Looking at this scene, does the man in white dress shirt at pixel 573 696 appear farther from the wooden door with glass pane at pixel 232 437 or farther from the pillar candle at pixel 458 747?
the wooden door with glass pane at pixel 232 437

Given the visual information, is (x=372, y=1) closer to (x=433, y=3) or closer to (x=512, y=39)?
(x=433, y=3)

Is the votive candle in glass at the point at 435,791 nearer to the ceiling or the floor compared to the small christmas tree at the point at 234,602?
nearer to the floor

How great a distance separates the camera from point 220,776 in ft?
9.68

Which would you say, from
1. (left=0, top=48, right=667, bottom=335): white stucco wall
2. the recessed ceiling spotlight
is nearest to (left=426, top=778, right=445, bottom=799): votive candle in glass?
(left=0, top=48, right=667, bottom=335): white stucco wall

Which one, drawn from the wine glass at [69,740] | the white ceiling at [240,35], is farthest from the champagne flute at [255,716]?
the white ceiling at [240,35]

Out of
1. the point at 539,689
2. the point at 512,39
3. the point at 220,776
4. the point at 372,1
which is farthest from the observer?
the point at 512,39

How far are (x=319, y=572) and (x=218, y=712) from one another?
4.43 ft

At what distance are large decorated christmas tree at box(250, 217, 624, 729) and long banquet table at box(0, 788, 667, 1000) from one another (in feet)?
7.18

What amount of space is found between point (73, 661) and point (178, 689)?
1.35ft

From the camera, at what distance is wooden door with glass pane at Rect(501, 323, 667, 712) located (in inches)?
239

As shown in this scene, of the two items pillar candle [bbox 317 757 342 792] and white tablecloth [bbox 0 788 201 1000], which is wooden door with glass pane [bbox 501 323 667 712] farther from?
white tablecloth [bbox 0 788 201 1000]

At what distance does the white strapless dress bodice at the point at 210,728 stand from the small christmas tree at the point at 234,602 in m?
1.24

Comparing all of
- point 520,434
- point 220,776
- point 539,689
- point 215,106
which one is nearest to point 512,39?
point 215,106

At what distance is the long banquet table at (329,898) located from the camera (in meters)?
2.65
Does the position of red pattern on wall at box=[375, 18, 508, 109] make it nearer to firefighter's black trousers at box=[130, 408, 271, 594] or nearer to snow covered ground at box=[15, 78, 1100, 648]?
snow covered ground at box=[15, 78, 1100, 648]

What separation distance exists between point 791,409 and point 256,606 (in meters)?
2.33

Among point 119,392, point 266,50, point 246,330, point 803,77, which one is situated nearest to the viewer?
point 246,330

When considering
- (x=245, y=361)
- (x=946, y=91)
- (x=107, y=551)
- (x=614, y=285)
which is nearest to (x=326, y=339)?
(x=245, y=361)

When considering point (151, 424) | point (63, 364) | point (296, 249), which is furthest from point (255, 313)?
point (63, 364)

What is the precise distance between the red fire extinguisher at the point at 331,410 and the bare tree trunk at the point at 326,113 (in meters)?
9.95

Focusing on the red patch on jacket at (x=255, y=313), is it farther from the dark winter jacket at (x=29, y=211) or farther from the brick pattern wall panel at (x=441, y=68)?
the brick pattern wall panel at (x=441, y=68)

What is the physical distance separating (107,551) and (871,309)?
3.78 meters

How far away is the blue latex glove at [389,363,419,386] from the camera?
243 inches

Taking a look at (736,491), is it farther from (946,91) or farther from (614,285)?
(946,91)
--*--
Starting at the line that contains "Focusing on the" and ending with the final line of the records, recast each nonblank line as a row of a Markdown table with the columns Row and Line Text.

| Row | Line Text |
|---|---|
| 1 | Focusing on the red patch on jacket at (x=255, y=313), is it farther from the dark winter jacket at (x=29, y=211) or farther from the brick pattern wall panel at (x=441, y=68)? |
| 2 | the brick pattern wall panel at (x=441, y=68) |
| 3 | What is the physical distance separating (107,551) and (871,309)? |
| 4 | 3.78 meters |
| 5 | How far away is the blue latex glove at [389,363,419,386] from the camera? |
| 6 | 243 inches |
| 7 | Taking a look at (736,491), is it farther from (946,91) or farther from (614,285)? |
| 8 | (946,91) |